Raw data
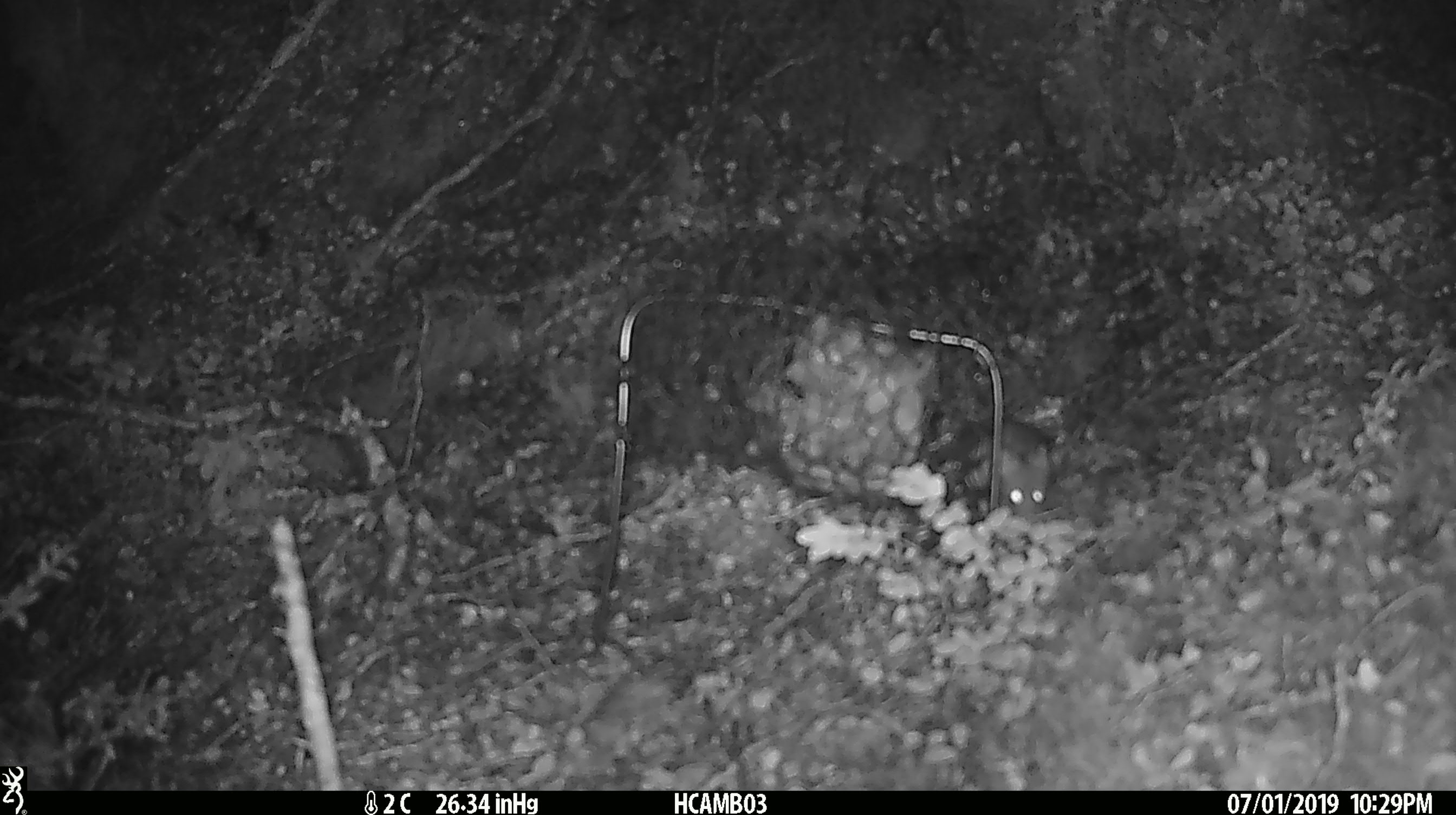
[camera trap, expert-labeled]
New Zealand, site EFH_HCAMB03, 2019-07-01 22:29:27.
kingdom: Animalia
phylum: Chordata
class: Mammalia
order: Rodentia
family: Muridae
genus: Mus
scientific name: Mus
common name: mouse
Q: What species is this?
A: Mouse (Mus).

* * *

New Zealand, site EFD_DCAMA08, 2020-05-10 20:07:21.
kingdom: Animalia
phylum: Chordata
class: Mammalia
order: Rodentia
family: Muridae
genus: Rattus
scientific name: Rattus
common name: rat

Description of the task
Restate word for word the entries above, starting at the line with "[camera trap, expert-labeled]" and ending at the line with "A: Mouse (Mus).", inclusive, and no others.

Answer section
[camera trap, expert-labeled]
New Zealand, site EFH_HCAMB03, 2019-07-01 22:29:27.
kingdom: Animalia
phylum: Chordata
class: Mammalia
order: Rodentia
family: Muridae
genus: Mus
scientific name: Mus
common name: mouse
Q: What species is this?
A: Mouse (Mus).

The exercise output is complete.